===== KUTIPAN TEKS
Pengalaman pertama kali orang Kebumen ke Jepang berakhir konyol hanya gara-gara persoalan kloset.
Sebagai orang dari pedesaan Kebumen, Jawa Tengah, ketika pergi ke daerah perkotaan, hal yang paling menjengkelkan bagi saya adalah bertemu kloset duduk. Pasalnya, di desa, saya sudah terbiasa menggunakan kloset jongkok untuk kebutuhan buang hajat.
Maka ketika dihadapkan dengan kloset duduk, di sebuah mall misalnya, saya benar-benar sangat kerepotan. Kalau duduk, rasanya tak nyaman. Hajat saja sulit keluar juga. Alhasil, sering saya “terpaksa” harus tetap jongkok. Ini juga lebih merepotkan lagi.
==========
TUGAS DAN LATIHAN
**A.** Tampilkan ulang seluruh teks tentang pengalaman dengan kloset duduk itu tanpa mengubah apa pun.
**B.** Saring daftar di bawah dan salin setiap barisnya yang memuat kata "dried". Perbedaan huruf besar dan kecil diperhitungkan.
Daftar di sini sama sekali tidak berhubungan dengan teks di atas.
===== DATA YANG TERSEDIA
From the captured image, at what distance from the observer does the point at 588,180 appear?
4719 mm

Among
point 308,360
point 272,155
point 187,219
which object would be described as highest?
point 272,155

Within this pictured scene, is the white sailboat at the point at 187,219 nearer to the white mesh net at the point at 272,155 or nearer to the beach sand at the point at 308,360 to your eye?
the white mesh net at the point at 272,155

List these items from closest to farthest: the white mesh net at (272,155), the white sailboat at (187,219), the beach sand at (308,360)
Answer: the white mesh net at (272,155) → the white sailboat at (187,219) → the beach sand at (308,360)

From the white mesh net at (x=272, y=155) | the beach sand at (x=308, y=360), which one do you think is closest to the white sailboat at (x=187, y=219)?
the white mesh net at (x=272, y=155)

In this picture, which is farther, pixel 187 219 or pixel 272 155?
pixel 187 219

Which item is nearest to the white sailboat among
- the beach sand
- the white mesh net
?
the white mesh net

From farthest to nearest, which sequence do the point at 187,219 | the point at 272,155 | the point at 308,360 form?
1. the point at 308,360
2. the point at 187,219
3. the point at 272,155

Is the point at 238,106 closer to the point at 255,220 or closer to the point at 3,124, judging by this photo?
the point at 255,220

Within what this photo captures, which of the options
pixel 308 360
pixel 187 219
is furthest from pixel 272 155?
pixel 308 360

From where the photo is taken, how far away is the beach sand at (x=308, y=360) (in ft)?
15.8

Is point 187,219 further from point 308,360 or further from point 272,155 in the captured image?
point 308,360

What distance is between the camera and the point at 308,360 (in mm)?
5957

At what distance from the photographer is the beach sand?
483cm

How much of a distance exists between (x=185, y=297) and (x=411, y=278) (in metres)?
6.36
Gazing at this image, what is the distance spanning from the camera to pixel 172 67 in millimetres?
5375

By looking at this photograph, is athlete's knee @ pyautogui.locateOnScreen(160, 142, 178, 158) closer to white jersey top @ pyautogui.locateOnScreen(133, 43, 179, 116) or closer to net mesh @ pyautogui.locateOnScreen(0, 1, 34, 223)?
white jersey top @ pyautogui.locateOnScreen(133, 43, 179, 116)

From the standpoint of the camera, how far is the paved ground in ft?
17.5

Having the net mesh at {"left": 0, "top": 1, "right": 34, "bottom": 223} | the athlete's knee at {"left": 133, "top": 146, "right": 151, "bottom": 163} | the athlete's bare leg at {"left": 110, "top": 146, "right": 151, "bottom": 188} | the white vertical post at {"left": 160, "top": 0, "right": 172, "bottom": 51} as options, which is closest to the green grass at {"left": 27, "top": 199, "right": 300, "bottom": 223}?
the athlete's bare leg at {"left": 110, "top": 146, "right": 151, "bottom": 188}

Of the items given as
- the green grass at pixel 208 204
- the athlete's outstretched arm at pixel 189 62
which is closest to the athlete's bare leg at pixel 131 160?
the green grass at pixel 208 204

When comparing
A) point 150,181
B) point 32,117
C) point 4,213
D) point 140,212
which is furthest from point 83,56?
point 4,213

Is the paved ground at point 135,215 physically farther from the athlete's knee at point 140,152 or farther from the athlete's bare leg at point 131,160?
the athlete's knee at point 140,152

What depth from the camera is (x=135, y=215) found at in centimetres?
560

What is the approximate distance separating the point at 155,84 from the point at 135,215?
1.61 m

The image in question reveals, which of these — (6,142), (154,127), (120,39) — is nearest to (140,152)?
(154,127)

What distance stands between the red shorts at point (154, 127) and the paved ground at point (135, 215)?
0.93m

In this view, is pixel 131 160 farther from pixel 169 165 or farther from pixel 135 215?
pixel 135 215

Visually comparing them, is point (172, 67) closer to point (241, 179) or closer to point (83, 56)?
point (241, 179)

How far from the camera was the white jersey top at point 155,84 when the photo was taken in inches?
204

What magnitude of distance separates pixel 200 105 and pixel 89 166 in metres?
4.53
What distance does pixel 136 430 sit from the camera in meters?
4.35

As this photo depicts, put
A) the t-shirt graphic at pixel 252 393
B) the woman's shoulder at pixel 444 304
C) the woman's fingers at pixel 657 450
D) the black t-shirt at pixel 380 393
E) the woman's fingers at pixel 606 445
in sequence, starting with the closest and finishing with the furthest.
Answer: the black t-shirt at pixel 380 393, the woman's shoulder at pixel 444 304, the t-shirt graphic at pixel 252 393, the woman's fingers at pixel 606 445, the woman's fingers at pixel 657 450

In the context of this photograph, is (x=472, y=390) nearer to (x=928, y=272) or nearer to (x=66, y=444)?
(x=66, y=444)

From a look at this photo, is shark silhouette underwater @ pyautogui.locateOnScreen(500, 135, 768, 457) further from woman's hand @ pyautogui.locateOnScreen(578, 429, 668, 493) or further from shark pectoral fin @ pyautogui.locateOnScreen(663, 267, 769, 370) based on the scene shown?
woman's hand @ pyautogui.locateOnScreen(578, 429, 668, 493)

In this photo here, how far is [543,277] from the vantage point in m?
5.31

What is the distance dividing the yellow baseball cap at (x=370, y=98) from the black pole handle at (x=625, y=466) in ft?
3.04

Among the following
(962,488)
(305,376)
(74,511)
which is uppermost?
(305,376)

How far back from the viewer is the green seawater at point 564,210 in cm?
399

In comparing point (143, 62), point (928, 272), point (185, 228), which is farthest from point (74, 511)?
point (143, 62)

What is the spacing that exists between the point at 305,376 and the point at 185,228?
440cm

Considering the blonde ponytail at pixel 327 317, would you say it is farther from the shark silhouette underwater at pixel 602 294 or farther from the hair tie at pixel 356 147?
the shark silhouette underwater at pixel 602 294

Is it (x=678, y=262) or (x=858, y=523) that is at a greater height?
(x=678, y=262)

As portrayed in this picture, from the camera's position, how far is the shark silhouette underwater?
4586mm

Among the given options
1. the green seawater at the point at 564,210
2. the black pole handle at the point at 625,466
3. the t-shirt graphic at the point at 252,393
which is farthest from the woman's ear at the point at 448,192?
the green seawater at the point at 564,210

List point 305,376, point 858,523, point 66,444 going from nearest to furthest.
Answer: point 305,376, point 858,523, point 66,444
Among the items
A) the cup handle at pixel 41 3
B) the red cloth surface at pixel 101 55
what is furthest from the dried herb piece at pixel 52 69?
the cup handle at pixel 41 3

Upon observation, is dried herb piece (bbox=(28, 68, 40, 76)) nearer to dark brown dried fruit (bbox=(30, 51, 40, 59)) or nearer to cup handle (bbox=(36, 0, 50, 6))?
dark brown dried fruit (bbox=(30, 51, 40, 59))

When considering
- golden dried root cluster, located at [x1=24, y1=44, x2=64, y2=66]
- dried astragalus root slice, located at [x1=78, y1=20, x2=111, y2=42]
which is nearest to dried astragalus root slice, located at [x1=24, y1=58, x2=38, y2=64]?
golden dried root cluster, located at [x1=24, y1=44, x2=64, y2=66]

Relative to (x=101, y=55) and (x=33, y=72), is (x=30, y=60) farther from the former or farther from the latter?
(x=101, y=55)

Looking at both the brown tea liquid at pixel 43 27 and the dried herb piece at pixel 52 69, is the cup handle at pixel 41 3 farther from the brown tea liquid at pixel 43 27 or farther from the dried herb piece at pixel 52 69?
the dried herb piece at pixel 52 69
==========
JAWABAN YANG DIBERIKAN
**A.**
Pengalaman pertama kali orang Kebumen ke Jepang berakhir konyol hanya gara-gara persoalan kloset.
Sebagai orang dari pedesaan Kebumen, Jawa Tengah, ketika pergi ke daerah perkotaan, hal yang paling menjengkelkan bagi saya adalah bertemu kloset duduk. Pasalnya, di desa, saya sudah terbiasa menggunakan kloset jongkok untuk kebutuhan buang hajat.
Maka ketika dihadapkan dengan kloset duduk, di sebuah mall misalnya, saya benar-benar sangat kerepotan. Kalau duduk, rasanya tak nyaman. Hajat saja sulit keluar juga. Alhasil, sering saya “terpaksa” harus tetap jongkok. Ini juga lebih merepotkan lagi.

**B.**
what is furthest from the dried herb piece at pixel 52 69?
Upon observation, is dried herb piece (bbox=(28, 68, 40, 76)) nearer to dark brown dried fruit (bbox=(30, 51, 40, 59)) or nearer to cup handle (bbox=(36, 0, 50, 6))?
dark brown dried fruit (bbox=(30, 51, 40, 59))
- golden dried root cluster, located at [x1=24, y1=44, x2=64, y2=66]
- dried astragalus root slice, located at [x1=78, y1=20, x2=111, y2=42]
which is nearest to dried astragalus root slice, located at [x1=24, y1=58, x2=38, y2=64]?
golden dried root cluster, located at [x1=24, y1=44, x2=64, y2=66]
Looking at both the brown tea liquid at pixel 43 27 and the dried herb piece at pixel 52 69, is the cup handle at pixel 41 3 farther from the brown tea liquid at pixel 43 27 or farther from the dried herb piece at pixel 52 69?
the dried herb piece at pixel 52 69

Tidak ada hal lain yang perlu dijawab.